I expect to be in Gloucester, Mass., a couple of times this month, and have been thinking about Charles Olson and his insights about History. The following passages are from The Special View of History, a thin book with text that was originally presented as a series of talks at the experimental Black Mountain College in North Carolina in 1956. Ann Charters edited and introduced the book.
. . . . "What did happen? Two alternatives: make it up; or try to find out. Both are necessary. We inherit an either-or, from the split of science and fiction. It dates back at least to Plato, who used the word 'mouth' as an insult, to say it lies, and called poets muthologists--don't tell the truth, and so mislead the Commonwealth.
"Story was once all logos, the art of the logos. 'The normal or characteristic function of the ancient Story Teller,' says J. K. Thomson, from whom I draw most of this on the Logos, 'was not to invent.

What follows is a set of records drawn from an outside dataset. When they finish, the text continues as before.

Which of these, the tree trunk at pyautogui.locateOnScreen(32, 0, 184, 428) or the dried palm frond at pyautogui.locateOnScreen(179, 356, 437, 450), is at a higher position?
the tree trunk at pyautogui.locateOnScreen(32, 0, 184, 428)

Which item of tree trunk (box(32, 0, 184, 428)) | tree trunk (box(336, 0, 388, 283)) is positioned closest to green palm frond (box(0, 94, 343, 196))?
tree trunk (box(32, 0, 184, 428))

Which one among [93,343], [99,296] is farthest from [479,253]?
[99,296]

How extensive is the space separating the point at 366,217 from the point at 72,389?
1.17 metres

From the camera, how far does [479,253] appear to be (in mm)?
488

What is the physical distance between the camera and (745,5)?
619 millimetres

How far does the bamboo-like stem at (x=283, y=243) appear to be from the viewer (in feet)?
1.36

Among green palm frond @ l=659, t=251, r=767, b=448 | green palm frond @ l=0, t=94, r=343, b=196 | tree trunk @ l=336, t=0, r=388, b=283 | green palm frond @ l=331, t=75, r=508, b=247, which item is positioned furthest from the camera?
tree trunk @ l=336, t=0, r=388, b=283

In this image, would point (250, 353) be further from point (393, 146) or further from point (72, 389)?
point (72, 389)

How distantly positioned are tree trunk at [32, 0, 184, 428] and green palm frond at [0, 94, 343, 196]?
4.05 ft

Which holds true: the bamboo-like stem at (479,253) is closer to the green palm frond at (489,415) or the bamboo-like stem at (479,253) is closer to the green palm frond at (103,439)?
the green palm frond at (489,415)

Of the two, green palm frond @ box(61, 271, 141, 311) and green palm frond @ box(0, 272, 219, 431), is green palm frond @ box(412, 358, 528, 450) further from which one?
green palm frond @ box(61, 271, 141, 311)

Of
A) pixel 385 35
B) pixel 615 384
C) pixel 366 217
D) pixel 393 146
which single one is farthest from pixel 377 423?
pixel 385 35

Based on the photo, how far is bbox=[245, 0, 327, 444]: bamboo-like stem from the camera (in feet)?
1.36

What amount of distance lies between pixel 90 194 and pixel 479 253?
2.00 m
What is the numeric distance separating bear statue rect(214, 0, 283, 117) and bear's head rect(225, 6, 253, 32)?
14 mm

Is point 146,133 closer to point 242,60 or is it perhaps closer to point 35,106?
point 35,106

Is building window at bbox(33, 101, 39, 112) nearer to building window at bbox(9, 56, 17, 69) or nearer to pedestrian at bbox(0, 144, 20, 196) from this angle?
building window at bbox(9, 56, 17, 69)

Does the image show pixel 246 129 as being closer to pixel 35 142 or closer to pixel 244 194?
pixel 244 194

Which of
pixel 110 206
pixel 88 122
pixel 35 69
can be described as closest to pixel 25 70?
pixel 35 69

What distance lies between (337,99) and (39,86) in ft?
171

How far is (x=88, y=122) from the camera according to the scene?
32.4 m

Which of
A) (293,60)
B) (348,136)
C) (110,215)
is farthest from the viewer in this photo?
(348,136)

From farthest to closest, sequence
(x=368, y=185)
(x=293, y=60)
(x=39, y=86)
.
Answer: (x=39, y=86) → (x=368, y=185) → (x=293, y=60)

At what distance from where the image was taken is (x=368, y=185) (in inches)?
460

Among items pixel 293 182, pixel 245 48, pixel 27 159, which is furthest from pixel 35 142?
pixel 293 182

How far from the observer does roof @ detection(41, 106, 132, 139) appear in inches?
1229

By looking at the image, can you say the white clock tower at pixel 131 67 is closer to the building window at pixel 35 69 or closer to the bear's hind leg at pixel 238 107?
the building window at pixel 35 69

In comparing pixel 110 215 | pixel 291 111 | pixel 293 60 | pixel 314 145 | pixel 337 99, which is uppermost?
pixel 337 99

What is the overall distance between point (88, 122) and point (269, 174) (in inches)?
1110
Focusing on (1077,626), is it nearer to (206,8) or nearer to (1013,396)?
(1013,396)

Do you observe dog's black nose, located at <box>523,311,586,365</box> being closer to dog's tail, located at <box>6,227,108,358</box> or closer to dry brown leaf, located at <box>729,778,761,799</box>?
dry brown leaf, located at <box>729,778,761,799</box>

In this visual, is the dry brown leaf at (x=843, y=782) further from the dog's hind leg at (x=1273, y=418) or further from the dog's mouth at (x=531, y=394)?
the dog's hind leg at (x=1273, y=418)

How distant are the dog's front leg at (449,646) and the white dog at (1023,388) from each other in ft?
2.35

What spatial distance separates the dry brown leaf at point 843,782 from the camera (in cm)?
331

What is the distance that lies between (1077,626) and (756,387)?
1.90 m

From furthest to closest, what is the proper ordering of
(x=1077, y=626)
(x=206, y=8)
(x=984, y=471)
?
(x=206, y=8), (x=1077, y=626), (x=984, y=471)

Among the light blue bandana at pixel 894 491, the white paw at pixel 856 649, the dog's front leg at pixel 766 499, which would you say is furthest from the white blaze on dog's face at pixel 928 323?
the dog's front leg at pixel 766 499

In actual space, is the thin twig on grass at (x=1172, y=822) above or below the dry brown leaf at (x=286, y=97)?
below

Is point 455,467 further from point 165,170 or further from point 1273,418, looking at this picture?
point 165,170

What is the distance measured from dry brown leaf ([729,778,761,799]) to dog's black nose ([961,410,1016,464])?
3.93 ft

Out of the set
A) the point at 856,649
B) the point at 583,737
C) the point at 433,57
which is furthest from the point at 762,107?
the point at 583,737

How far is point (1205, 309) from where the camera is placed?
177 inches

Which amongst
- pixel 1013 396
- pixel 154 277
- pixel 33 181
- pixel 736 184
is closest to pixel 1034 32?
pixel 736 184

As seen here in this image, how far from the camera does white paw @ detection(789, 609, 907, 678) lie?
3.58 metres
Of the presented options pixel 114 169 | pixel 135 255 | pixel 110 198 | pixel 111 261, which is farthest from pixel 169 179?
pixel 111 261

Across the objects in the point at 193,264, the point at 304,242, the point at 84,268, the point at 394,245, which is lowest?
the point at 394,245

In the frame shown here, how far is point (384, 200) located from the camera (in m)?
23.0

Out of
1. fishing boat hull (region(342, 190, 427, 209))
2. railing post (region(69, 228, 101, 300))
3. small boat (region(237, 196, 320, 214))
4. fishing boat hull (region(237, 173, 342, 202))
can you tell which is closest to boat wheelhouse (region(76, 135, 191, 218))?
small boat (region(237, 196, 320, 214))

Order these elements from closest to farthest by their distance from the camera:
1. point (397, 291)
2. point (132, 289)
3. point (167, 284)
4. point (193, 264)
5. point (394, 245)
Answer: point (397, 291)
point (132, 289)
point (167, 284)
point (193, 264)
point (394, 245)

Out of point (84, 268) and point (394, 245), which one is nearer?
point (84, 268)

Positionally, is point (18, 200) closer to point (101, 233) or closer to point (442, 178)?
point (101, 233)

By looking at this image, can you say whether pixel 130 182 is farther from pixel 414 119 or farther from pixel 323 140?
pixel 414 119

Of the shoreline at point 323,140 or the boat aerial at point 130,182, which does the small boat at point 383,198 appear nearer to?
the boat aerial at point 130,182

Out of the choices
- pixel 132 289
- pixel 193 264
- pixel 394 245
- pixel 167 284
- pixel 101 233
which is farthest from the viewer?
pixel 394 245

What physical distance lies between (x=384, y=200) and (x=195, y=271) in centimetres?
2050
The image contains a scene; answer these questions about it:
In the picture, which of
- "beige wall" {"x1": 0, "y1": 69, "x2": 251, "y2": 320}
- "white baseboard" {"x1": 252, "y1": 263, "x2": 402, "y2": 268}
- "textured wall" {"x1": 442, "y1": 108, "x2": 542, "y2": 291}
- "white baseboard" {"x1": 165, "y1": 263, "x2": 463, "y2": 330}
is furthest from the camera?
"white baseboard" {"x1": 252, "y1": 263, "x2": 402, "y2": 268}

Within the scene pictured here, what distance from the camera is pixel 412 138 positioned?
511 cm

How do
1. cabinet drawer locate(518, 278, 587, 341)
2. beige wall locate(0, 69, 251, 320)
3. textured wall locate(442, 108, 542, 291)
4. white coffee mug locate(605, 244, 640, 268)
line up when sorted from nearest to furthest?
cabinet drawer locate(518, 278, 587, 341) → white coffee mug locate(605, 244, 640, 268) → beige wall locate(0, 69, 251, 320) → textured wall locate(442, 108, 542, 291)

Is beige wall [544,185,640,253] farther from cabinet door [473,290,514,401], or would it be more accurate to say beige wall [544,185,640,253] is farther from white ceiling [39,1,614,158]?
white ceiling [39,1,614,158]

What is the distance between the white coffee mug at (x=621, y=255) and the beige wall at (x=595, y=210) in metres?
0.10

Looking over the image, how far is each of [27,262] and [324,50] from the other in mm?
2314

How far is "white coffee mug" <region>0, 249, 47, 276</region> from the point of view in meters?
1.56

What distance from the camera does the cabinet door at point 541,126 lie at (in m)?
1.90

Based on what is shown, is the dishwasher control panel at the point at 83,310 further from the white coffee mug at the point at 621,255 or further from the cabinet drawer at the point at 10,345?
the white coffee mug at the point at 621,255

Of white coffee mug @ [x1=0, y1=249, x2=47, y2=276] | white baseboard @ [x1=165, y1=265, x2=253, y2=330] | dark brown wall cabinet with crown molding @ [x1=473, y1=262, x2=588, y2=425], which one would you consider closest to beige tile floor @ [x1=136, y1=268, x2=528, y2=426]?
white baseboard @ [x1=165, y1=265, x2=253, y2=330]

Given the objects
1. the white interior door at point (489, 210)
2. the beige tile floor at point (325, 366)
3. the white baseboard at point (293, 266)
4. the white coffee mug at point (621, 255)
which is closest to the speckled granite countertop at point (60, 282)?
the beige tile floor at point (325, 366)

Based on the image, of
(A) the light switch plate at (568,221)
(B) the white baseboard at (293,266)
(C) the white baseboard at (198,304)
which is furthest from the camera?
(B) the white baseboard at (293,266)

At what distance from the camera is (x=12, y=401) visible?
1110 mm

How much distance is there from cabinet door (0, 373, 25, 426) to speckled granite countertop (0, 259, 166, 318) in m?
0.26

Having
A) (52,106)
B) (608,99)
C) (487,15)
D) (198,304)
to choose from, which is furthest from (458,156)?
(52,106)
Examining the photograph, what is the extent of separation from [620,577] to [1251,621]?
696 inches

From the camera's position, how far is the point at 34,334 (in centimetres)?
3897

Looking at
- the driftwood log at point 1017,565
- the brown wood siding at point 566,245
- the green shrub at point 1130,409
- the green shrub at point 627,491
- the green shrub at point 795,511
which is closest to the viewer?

It was to repeat.' It was not mere word or expression of human experience so much as it was a form of human experience itself.
"Because it was oral it was also Muthos. Logos itself did not originally mean 'word' or 'reason,' or anything but merely 'what is said.' For some reason, says Thomson, Homer avoids Logos, preferring Muthos, but Muthos with him means 'what is said' in speech or story exactly like Logos in its primary sense. Herodotus calls Aesop a Logopoies, and is himself called by Aristotle not that, but 'the Muthologos.' What it all comes to is this, that to those who listened to the Stories a Muthos was a Logos, and a Logos was a Muthos. They were two names for the same thing.
"One need notice, however, that Herodotus may have been conscious of a difference he was making when he did add the word 'history.' The first words of his book --- oi logoi --- are 'those skilled in the logoi' --- not 'historians.' '['I]storin in him appears to mean 'finding out for oneself,' instead of depending on hearsay. The word had already been used by the philosophers. But while they were looking for truth, Herodotus was looking for the evidence."
. . . .
" 'Story. Be cockney. Drop the H --- how often, if you are a writer, have you been told by everyone you meet, if you could take my life down, that would be a story?" . . . .
" 'Man is estranged from that with which he is most familiar.' --- Heraclitus" . . . .
"History is the new localism, a polis to replace the one which was lost in various stages all over the world from 490 BC on, until anyone of us knows places where it is disappearing now."